Kesetaraan Gender dan Inklusi
Banyak siswa menggunakan bahasa ibu sebagai bahasa utama dalam kehidupan sehari-hari, namun sistem pendidikan nasional mengharuskan pembelajaran dan penilaian dilakukan dalam bahasa Indonesia. Ketidaksesuaian ini membuat siswa kesulitan memahami materi pelajaran, terutama di kelas awal, dan berdampak pada rendahnya capaian literasi dan numerasi mereka. Selain itu, akses pendidikan bagi anak penyandang disabilitas masih terbatas. Banyak sekolah kekurangan guru terlatih, fasilitas pendukung, dan sumber daya, sehingga kesulitan memenuhi kebutuhan siswa. Stigma sosial dan kesalahpahaman tentang disabilitas semakin memperburuk tantangan ini, dengan banyak anak penyandang disabilitas yang tidak mendapatkan pendidikan yang layak.

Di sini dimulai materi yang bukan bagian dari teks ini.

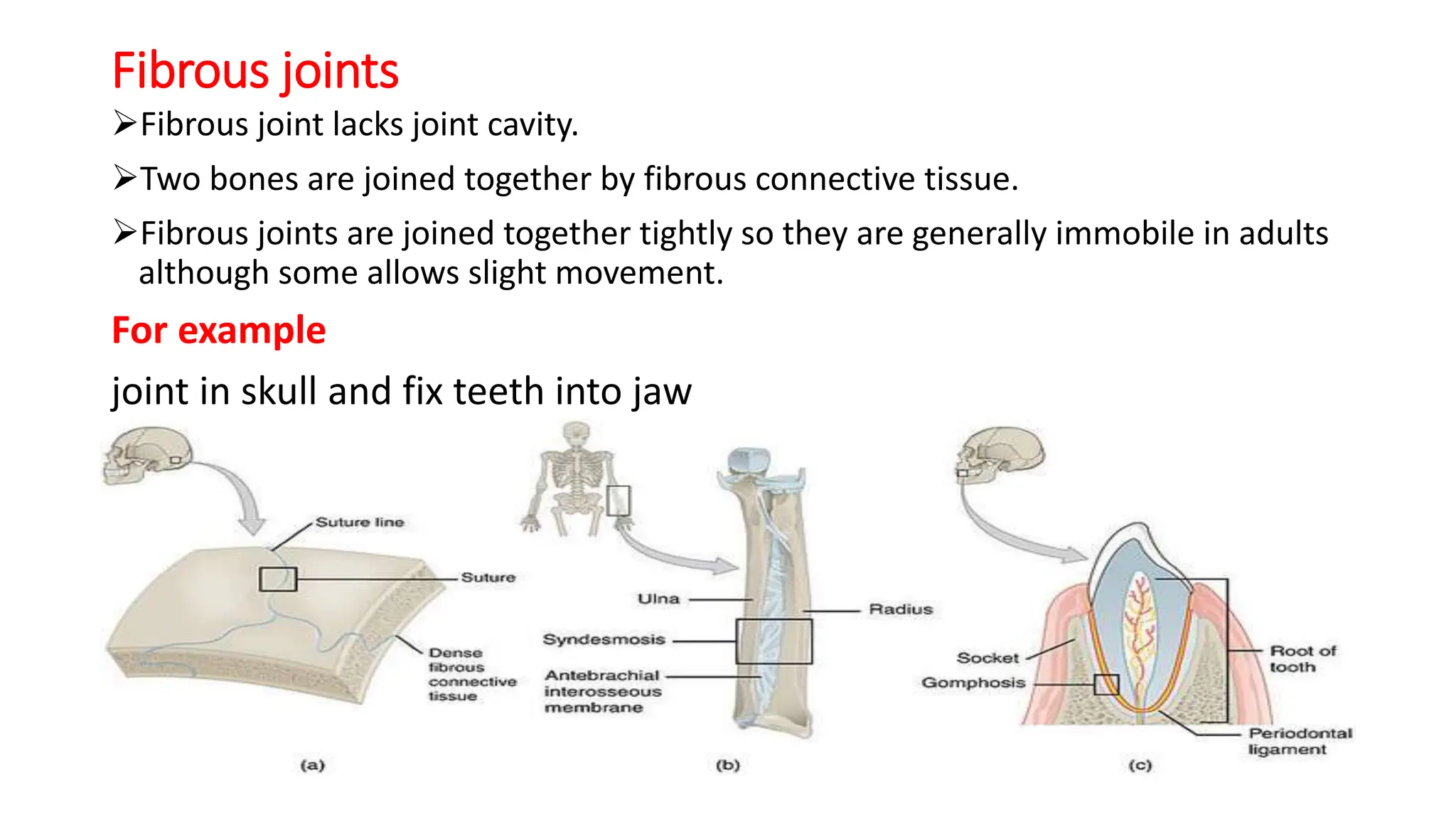 Fibrous joints

➢Fibrous joint lacks joint cavity.

➢Two bones are joined together by fibrous connective tissue.

➢Fibrous joints are joined together tightly so they are generally immobile in adults although some allows slight movement.

For example

joint in skull and fix teeth into jaw

Suture line

Suture

Dense fibrous connective tissue

(a)

Ulna

Radius

Syndesmosis

Antebrachial interosseous membrane

(b)

Socket

Gomphosis

Root of tooth

Periodontal ligament

(c)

INOVASI mengembangkan pendekatan pembelajaran berbasis multibahasa, di mana bahasa ibu digunakan sebagai bahasa transisi pada kelas awal. Pendekatan ini membantu siswa memahami materi dengan lebih baik sebelum mereka perlahan-lahan beralih menggunakan bahasa Indonesia. Pendekatan utama INOVASI meliputi Pembelajaran Multibahasa dengan menggunakan bahasa ibu sebagai transisi dalam kelas awal, membantu siswa memahami materi sebelum beralih ke bahasa Indonesia, Pelatihan Guru dan Penguatan Asesmen Berbasis Profil Belajar Siswa (PBS), Pendirian Unit Layanan Disabilitas (ULD) untuk memberikan dukungan teknis bagi sekolah inklusif di tingkat provinsi dan kabupaten.